Basic laws of supply and demand would state that when demand is high and supply is low, the price would also be high. The prices of homes have steadily increased due to the high demand of homes with a tighter supply of available homes for sale. We have noticed a trend in the growth of home prices within the past several months and home prices nationally have not returned to their peak housing price during our last housing boom but some local markets have returned to their peak and some have also surpassed them.
The arguments against the idea of the housing market heading towards another bubble are in reflection of the difference in circumstances that the market is in today, compared to that of 2006. The cost of houses are more than they were previously and the increase in price is due to a higher demand for houses but also a lack of new homes being constructed. One other factor is also the influence of institutions and foreign buyers who are also purchasing homes.
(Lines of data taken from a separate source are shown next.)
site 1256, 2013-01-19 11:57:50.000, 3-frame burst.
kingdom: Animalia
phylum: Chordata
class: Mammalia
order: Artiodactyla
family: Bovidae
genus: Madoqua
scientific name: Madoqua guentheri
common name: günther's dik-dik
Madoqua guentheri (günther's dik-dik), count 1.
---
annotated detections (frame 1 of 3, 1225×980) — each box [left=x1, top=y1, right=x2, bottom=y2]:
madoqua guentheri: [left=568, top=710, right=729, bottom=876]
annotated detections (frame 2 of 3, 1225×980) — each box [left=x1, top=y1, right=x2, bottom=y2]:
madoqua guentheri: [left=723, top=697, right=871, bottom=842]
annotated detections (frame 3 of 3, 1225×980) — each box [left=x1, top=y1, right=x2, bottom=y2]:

Today, the process of qualifying for a loan is more difficult than it was during our last housing boom. First time home buyers are having a harder time competing for these homes because of larger investor’s setting a floor price that many cannot afford. New owner-occupant homebuyers today need to get a mortgage to finance the purchase. Unlike during the last housing boom, home buyers must have to have a down payment, good credit and enough income to qualify for the debt.
Interest rates today are lower compared to our last housing boom, but the cost of these houses have also increased dramatically. Homeowners are only able to afford to pay the interest of the home and are not paying any of the principles not including the mortgage insurance.
So are we heading towards another housing bubble? Only time will tell, the cost of houses seem to be heading towards higher peaks, higher than that of 2006, but the market that seem to be purchasing these homes are very different.